The fallout was immediate and severe. City officials, including District 5 Supervisor Bilal Mahmood, described a "compounding loop" of failure  the fire caused the outage, the outage froze the robotaxis, and the frozen robotaxis hindered the fire department’s ability to respond to the initial fire. Reports flooded the city's 311 line, citing Waymo vehicles blocking arterial roads like Divisadero and Geary. Experts suggest the cars entered a "fail safe" mode defaulting to a stop rather than risking an unsafe maneuver. While safer than driving aimlessly, this default behavior becomes disastrous when hundreds of vehicles execute it simultaneously in active traffic lanes.

 

In response, Waymo is rolling out a fleet wide software update designed to provide vehicles with "specific power outage context," allowing them to navigate dark signals more decisively without waiting for human confirmation.
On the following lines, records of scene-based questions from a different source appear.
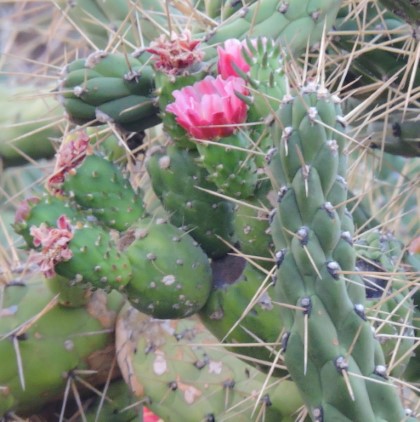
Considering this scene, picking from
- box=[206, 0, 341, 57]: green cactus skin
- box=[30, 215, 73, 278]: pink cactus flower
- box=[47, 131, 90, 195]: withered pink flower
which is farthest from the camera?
box=[206, 0, 341, 57]: green cactus skin

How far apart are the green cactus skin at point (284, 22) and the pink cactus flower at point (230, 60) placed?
0.60ft

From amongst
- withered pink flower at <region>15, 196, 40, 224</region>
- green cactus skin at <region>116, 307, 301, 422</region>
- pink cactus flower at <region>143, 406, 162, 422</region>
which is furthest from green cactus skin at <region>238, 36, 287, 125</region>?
pink cactus flower at <region>143, 406, 162, 422</region>

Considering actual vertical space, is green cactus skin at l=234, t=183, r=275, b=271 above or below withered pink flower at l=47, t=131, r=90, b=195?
below

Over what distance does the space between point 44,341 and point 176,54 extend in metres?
0.60

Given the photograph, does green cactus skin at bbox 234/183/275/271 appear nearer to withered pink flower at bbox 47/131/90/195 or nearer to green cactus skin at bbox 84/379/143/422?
withered pink flower at bbox 47/131/90/195

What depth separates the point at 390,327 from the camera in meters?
1.43

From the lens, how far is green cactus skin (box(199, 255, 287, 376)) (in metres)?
1.41

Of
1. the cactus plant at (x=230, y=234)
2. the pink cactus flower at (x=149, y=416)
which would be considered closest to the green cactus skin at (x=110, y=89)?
the cactus plant at (x=230, y=234)

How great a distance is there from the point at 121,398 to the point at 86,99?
24.1 inches

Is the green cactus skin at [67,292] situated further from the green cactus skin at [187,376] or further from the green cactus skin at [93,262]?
the green cactus skin at [93,262]

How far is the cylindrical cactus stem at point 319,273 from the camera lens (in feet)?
3.77

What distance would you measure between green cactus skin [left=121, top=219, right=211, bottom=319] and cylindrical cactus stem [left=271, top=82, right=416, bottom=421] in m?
0.21

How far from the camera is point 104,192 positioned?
54.1 inches

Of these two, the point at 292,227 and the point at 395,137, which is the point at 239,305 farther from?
the point at 395,137
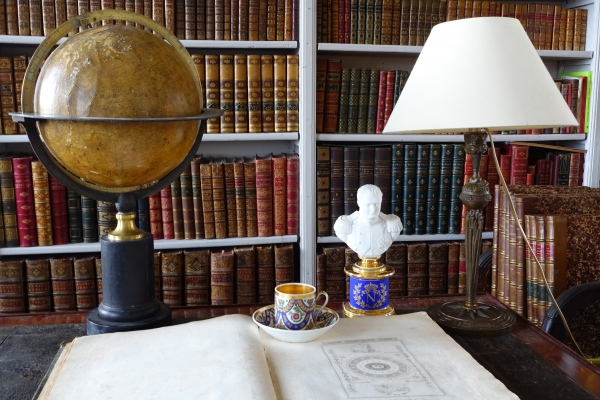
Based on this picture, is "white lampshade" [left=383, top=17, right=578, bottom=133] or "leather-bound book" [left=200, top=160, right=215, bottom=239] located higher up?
"white lampshade" [left=383, top=17, right=578, bottom=133]

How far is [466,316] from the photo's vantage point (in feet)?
3.77

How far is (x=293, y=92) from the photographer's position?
7.09 ft

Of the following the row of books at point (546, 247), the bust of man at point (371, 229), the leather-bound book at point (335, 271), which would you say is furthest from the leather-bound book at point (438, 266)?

The company is also overhauling its emergency response protocols to better coordinate with city officials during large scale infrastructure failures. Despite the chaos, Waymo emphasized that its fleet successfully traversed over 7,000 dark signals during the event, arguing that the stalls were limited instances in an otherwise functional system. However, the incident has reignited the debate over whether autonomous fleets are truly ready for "edge cases" rare, catastrophic events where the digital and physical infrastructure collapse together.